> **Task requirements**
Copy the lines starting at the one containing "Which element of" and ending at the one containing "16.3 metres", reproducing them without any change.

-- Start Source records --

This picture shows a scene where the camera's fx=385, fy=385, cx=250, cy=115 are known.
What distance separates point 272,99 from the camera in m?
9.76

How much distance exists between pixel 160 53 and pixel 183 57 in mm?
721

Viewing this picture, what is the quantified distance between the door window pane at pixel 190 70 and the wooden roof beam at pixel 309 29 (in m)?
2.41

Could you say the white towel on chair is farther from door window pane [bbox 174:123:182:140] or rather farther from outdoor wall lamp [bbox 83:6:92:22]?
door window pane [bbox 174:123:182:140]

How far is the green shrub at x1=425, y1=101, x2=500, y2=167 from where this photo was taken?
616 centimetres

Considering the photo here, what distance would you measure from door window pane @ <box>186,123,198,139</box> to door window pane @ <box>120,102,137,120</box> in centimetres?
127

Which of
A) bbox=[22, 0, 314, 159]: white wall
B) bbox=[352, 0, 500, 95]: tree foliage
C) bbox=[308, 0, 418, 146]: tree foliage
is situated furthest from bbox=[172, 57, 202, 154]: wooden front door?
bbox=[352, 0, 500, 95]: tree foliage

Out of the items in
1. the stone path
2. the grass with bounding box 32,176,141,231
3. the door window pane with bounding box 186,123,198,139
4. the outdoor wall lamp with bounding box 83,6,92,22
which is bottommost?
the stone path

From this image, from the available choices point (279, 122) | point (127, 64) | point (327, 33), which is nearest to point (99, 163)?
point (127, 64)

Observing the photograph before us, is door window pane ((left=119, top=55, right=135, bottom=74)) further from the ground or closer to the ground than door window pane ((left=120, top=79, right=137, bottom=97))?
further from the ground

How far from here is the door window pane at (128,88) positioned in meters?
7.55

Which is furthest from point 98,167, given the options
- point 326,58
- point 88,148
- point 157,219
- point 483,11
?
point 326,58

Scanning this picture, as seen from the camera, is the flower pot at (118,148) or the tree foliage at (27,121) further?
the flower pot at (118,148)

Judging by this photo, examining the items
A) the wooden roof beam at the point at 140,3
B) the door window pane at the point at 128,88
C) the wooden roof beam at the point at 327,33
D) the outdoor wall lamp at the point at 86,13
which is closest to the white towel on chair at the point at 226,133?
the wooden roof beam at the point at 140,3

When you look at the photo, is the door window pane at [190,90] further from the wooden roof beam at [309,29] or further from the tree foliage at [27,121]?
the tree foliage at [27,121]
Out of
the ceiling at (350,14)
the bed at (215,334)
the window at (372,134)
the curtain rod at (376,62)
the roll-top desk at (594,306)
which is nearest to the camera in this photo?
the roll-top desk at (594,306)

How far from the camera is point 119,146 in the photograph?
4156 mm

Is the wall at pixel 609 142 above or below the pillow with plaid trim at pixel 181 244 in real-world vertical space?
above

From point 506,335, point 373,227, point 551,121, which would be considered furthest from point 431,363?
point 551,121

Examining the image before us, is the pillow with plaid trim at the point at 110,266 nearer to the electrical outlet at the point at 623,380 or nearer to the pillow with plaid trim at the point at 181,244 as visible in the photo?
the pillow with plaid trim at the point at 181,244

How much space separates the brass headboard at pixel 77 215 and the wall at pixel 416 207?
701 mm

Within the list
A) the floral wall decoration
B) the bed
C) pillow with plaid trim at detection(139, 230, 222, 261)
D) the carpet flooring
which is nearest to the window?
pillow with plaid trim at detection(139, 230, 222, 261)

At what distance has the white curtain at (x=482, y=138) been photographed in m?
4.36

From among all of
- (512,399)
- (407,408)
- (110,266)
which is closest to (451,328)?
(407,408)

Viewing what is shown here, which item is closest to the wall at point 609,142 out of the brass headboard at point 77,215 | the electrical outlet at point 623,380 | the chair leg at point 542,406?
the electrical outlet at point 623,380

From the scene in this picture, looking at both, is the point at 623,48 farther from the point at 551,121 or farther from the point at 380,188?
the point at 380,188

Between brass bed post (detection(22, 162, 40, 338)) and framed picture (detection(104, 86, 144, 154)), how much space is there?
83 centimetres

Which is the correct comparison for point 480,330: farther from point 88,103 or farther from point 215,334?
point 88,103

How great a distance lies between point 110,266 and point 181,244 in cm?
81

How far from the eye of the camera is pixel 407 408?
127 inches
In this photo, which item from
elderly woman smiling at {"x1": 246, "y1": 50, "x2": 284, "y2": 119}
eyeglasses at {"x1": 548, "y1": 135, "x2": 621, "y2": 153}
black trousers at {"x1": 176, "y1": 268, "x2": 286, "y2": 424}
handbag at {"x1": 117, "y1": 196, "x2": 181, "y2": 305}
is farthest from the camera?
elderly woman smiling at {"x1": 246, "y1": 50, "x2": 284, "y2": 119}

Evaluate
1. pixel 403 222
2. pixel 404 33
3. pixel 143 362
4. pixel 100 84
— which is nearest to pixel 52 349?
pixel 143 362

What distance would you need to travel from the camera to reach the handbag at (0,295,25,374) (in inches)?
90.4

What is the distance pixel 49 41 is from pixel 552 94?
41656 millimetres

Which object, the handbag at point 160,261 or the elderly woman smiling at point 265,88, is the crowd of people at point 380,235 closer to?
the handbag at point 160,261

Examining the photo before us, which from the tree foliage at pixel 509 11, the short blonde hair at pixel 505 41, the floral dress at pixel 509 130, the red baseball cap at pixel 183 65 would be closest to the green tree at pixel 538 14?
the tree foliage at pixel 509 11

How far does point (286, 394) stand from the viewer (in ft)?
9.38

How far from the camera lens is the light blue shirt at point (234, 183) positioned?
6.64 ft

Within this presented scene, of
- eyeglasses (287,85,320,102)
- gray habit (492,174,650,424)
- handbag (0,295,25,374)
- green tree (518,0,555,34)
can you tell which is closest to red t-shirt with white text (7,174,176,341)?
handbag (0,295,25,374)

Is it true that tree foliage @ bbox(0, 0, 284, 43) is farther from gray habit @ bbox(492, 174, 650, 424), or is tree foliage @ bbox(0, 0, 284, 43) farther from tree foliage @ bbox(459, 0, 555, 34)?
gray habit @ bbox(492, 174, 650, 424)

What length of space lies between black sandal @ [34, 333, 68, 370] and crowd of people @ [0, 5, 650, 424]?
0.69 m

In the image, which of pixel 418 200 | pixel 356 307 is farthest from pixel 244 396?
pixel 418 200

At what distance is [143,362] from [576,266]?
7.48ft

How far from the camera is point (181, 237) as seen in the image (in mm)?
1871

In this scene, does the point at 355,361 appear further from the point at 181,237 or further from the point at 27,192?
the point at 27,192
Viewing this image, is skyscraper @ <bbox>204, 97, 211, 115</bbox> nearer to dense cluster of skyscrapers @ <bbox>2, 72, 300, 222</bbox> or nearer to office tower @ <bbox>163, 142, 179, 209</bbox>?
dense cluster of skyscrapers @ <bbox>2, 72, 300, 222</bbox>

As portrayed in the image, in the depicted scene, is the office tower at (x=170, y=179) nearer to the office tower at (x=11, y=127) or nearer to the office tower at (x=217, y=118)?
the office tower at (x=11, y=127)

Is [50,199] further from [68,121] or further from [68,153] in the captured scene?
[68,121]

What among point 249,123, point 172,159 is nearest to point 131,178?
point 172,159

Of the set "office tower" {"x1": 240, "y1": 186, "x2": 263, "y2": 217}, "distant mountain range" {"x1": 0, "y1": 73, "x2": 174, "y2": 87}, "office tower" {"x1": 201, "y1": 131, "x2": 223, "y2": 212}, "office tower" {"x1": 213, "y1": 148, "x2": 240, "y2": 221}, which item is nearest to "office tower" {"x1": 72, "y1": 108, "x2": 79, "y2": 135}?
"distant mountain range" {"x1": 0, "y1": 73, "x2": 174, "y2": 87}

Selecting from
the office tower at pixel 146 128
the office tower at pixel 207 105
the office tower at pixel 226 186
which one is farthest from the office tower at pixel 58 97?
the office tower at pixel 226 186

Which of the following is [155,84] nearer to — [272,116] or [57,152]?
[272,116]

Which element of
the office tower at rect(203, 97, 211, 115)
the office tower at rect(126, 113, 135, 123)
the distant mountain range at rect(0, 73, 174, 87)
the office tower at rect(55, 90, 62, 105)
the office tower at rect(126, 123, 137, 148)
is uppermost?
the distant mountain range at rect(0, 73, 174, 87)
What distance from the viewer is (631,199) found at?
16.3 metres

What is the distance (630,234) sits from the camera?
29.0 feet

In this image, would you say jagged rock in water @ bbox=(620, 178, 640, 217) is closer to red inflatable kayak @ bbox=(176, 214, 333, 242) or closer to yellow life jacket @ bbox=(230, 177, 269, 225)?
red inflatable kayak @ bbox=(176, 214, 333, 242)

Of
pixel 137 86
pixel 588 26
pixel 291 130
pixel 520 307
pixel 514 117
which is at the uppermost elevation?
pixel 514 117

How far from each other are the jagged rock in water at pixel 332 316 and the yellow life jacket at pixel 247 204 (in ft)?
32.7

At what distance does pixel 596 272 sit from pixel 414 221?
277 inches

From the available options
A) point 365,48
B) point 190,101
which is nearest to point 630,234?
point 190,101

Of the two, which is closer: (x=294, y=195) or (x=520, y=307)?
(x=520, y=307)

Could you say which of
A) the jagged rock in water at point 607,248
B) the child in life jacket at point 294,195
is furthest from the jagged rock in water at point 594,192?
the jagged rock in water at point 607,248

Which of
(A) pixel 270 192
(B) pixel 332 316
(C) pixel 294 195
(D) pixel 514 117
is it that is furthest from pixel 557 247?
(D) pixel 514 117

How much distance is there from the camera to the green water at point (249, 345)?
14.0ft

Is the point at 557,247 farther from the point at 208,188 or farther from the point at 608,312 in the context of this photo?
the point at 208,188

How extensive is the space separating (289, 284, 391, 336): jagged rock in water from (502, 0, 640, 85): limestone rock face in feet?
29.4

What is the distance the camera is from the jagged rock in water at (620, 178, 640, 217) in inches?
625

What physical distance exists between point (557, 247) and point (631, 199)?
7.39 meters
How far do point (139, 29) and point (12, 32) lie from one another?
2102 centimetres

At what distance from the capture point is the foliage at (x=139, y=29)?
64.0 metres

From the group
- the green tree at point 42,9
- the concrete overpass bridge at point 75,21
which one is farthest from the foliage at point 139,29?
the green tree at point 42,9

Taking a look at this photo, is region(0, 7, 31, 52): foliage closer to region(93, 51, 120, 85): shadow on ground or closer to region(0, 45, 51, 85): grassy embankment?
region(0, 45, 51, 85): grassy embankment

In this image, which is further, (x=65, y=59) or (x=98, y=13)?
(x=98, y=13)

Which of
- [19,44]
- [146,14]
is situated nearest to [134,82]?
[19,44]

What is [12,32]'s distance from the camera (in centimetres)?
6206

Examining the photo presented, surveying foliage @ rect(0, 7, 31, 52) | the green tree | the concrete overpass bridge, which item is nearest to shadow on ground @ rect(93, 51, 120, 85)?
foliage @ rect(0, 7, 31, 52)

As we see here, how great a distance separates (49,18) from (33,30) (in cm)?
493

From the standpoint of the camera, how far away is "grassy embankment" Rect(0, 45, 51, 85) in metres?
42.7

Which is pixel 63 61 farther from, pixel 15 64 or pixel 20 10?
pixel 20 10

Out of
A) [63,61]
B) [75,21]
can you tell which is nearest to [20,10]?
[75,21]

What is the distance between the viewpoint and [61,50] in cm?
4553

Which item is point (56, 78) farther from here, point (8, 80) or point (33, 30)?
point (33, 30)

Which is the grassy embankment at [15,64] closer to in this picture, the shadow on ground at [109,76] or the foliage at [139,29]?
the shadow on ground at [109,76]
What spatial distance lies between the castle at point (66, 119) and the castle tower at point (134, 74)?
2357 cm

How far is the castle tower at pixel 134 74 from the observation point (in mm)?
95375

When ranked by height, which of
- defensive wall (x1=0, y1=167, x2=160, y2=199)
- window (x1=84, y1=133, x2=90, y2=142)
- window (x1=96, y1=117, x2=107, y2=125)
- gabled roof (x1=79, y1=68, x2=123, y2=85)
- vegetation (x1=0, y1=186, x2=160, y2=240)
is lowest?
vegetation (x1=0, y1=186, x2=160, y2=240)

-- End Source records --

> **Answer**
Which element of
the office tower at rect(203, 97, 211, 115)
the office tower at rect(126, 113, 135, 123)
the distant mountain range at rect(0, 73, 174, 87)
the office tower at rect(55, 90, 62, 105)
the office tower at rect(126, 123, 137, 148)
is uppermost?
the distant mountain range at rect(0, 73, 174, 87)
What distance from the viewer is (631,199) found at?
16.3 metres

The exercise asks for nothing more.